After years of playing with the Python scientific stack (Numpy, Matplotlib, SciPy, Pandas, and Seaborn), it became obvious to me that the next step was scikit-learn, or "sklearn".
This second module focuses on the concept of models scores, including the test score and train score. Those scores are then used to define overfitting and underfitting, as well as the concepts of bias and variance.
We’ll also see how to inspect model’s performance with respect to their complexity and the number of input samples.
All images by author.
If you didn’t catch it, I strongly recommend my first post of this series – it’ll be way easier to follow along:
Score: train score and test score
The first concept I want to talk about are train score and test score. The score is a way to numericaly express the performance of a model. To compute such performance, we use a score function, that aggregates the "distance" or "error" between what the model predicted versus what the ground truth is.
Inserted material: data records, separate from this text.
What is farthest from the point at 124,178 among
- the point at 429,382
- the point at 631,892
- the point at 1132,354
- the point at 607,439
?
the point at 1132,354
For example:
model = LinearRegressor()
model.fit(X_train, y_train)
y_predicted = model.predict(X_test)
test_score = some_score_function(y_predicted, y_test)
In Sklearn, all models (also called estimators) provide an even quicker way to compute a score using the model:
# the model will computed the predicted y-value from X_test,
# and compare it to y_test with a score function
test_score = model.score(X_test, y_test)
train_score = model.score(X_train, y_train)
The actual score function of the model depends on the model and the kind of problem it is designed to solve. For example a linear regressor is the R² coefficient (numerical regression) while a support-verctor classifier (classication) will use the accuracy which is basicaly the number of good class-prediction.
If the default score of the model doesn’t fit your need, you can also import score function from sklearn’s metrics. Numerous score functions can be used to compute the score of a model, each with their pros and cons. They are available in sklearn.metrics module:
from sklearn.metrics import r2_score, mean_absolute_error, mean_squared_error
from sklearn.linear_model import LinearRegression
from sklearn.model_selection import train_test_split
import numpy as np
np.random.seed(42)
X = 2 * np.random.rand(100, 1)
y = 4 + 3 * X + np.random.randn(100, 1)
# See my previous post for why we split the input data
X_train, X_test, y_train, y_test = train_test_split(X, y, test_size=0.2, random_state=42)
# create and train a linear regression
lr = LinearRegression()
lr.fit(X_train, y_train)
# Compute predicted values
y_pred = lr.predict(X_test)
print("Model Score (R-squared):",
lr.score(X_test, y_test)) # use the .score method of the model
print("R-squared Score:",
r2_score(y_test, y_pred)) # use the the same function, but from sklearn.metrics
# use other score functions
print("Mean Absolute Error:",
mean_absolute_error(y_test, y_pred))
print("Mean Squared Error:",
mean_squared_error(y_test, y_pred))
Model Score (R-squared): 0.8072059636181392
R-squared Score: 0.8072059636181392
Mean Absolute Error: 0.5913425779189776
Mean Squared Error: 0.6536995137170021
So remember for what follows: from a dataset, we create a train set and a test set. After training the model, we can compute a score both ot the train set and test set to estimate the performance of the fitted model.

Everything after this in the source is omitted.